The winner in November faces Roland Uresk, a Democrat from Roosevelt, and Constitution Party candidate Sonya Ray, who is from Vernal.
Ure, who is well known in Summit and Wasatch counties from his long career in the state House of Representatives, acknowledges that, to win the nomination, he has to muster votes in the Uintah Basin, where Van Tassell is expected to have a strong showing.
But he laments that, even with lots of campaigning in the eastern parts of the district, he is unsure if he has convinced enough voters.
"I can hit all the issues right. I can say the things that need to be corrected in the Uintah Basin," Ure, a 54-year-old dairy farmer from Kamas, says, admitting that such campaigning might not be enough to win on Tuesday. "This is a campaign about where you live."
Ure has proved a political powerhouse in the 53rd District of the House of Representatives, where he represented much of Summit County. In the last decade, he easily defeated a series of Democratic challengers and became one of the most powerful men in the House, serving as the majority whip.
"I have the experience of knowing how to get things done at the Capitol," Ure says.
He says his current campaign for the Senate, though, has been difficult. He says he has pressed issues like road improvements, including upgrading the Kimball Junction interchange, waterworks projects, school upgrades and taxes. But the issues, he says, are being overshadowed by the two candidates’ addresses. He charges that Van Tassell is running a, "no-issues" campaign, relying on Uintah Basin background to win the primary.
From Vernal, Van Tassell, it seems, has little experience in Summit County. He talks about his banking career — he works for Zions Bank — and his service on a hospital board in Duchesne County.
Van Tassell says, though, that each time he drives to Salt Lake City, he passes through much of the district, including Summit County. He calls Parkites a "dynamic group of people."
Van Tassell says he must learn more about the westernmost portion of the district.
"I would say I’m a long way from where I need to be," he says about his knowledge of the issues in the Park City area, adding that he has "made some good contact there."

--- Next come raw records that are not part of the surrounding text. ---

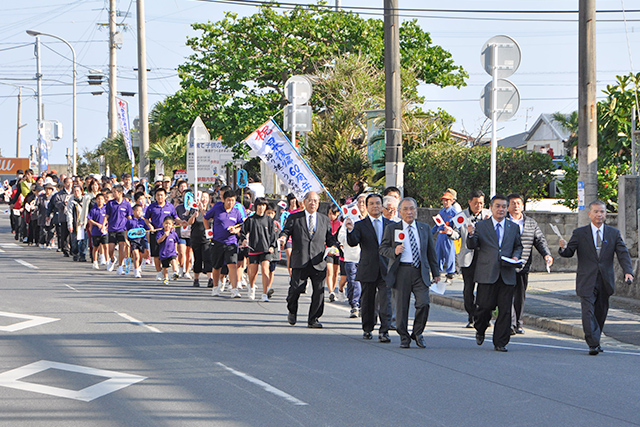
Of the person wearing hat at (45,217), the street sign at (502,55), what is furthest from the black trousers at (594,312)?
the person wearing hat at (45,217)

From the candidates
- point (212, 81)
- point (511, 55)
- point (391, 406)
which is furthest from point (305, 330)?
point (212, 81)

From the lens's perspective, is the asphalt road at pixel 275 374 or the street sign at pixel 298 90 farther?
the street sign at pixel 298 90

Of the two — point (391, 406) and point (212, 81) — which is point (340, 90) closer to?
point (212, 81)

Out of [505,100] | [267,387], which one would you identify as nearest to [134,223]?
[505,100]

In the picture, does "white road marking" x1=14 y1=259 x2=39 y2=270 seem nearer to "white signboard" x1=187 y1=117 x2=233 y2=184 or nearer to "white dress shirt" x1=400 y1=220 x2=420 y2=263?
"white signboard" x1=187 y1=117 x2=233 y2=184

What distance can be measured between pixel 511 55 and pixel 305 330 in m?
5.65

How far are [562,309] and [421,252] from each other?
13.2 feet

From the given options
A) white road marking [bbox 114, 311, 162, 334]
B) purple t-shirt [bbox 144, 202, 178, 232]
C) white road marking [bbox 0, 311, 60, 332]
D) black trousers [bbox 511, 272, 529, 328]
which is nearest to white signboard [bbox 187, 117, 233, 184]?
purple t-shirt [bbox 144, 202, 178, 232]

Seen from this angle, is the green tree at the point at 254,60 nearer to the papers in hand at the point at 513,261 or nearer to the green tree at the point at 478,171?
the green tree at the point at 478,171

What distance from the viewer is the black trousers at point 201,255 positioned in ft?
52.1

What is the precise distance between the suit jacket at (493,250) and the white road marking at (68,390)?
4.12 meters

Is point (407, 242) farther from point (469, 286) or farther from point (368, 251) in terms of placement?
point (469, 286)

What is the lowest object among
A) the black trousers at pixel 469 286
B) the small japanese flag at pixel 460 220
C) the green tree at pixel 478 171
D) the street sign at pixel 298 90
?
the black trousers at pixel 469 286

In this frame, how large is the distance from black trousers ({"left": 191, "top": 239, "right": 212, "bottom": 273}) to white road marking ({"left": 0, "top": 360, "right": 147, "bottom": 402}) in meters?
7.19
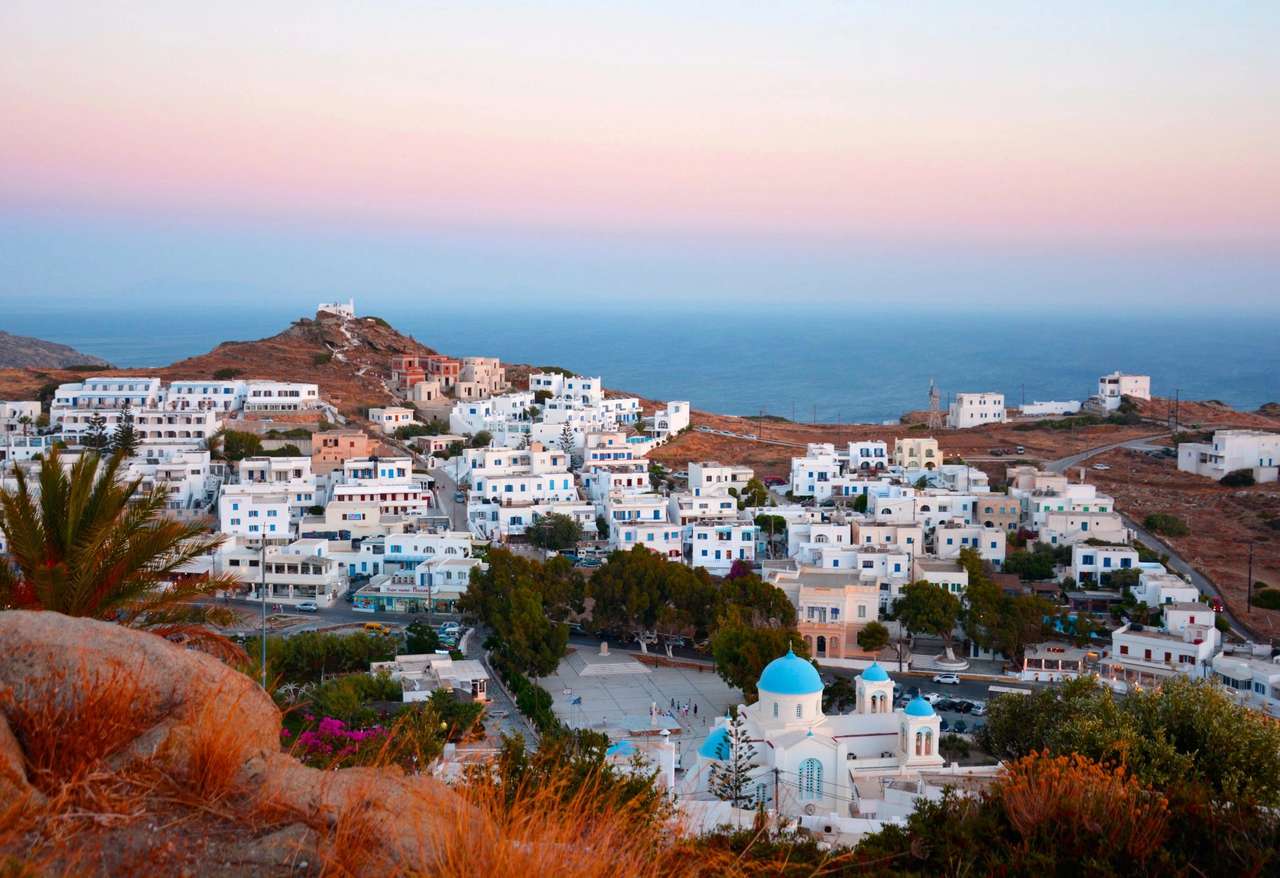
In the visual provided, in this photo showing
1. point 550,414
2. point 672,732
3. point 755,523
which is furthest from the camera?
point 550,414

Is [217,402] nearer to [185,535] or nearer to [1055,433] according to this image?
[1055,433]

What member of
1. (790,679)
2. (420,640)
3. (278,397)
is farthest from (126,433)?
(790,679)

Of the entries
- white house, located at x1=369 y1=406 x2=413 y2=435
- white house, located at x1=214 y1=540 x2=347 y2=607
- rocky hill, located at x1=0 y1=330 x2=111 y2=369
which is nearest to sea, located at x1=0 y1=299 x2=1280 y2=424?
rocky hill, located at x1=0 y1=330 x2=111 y2=369

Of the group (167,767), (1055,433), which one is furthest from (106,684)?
(1055,433)

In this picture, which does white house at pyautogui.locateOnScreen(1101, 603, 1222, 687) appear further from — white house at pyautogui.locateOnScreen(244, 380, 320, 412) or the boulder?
white house at pyautogui.locateOnScreen(244, 380, 320, 412)

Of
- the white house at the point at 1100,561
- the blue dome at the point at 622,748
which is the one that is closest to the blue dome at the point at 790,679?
the blue dome at the point at 622,748

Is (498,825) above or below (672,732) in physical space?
above

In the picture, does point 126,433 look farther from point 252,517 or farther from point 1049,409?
point 1049,409
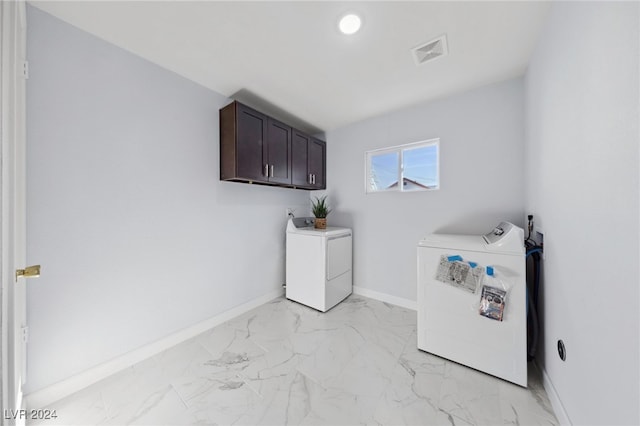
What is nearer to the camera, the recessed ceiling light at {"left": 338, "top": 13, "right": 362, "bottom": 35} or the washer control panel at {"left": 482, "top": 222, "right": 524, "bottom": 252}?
the recessed ceiling light at {"left": 338, "top": 13, "right": 362, "bottom": 35}

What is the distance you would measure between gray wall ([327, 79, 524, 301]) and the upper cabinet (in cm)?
54

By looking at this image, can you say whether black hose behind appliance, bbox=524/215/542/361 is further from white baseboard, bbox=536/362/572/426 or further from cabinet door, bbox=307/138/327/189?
cabinet door, bbox=307/138/327/189

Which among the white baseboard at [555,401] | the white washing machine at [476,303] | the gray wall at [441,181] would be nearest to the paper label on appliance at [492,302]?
the white washing machine at [476,303]

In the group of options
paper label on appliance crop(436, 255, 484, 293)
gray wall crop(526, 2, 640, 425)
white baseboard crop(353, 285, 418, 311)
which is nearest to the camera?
gray wall crop(526, 2, 640, 425)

If he wins on Tuesday, Van Tassell expects to learn more about Summit County through meetings with officials at school districts, chambers of commerce and government leaders.
Van Tassell says he wants the government to leave the private sector alone and says that he wants the state budget reprioritized. He says, for instance, that surplus monies should be earmarked for schools and roads and other infrastructure, which he says is good for the state’s future business prospects.
"We don’t want to complicate business," he says.
Van Tassell says that he wants the Statehouse to support tourism, perhaps by better state funding. That, he says, is a smart investment for Utah.
Ure, meanwhile, admits that people in the easternmost parts of the district are peeved with the Statehouse. He says that they see the state government as having ignored them even as revenues from oil and gas flowed into the Statehouse from the region. He has spent 22 days campaigning in the Uintah Basin since May, Ure says.
"They feel like they’ve been left behind," he says.
District 26 encompasses parts of Summit, Wasatch, Daggett, Duchesne and Uintah counties. In Summit County, the West Side and parts of the East Side, generally west of S.R. 32, are within the district. Parts of Kamas, Marion, Peoa and Francis, all on the East Side, are in the district.
Only people who are registered Republicans or who are unaffiliated but declare themselves as Republicans at the polls are allowed to vote in the Republican primary on Tuesday. Polls are open from 7 a.m. until 8 p.m.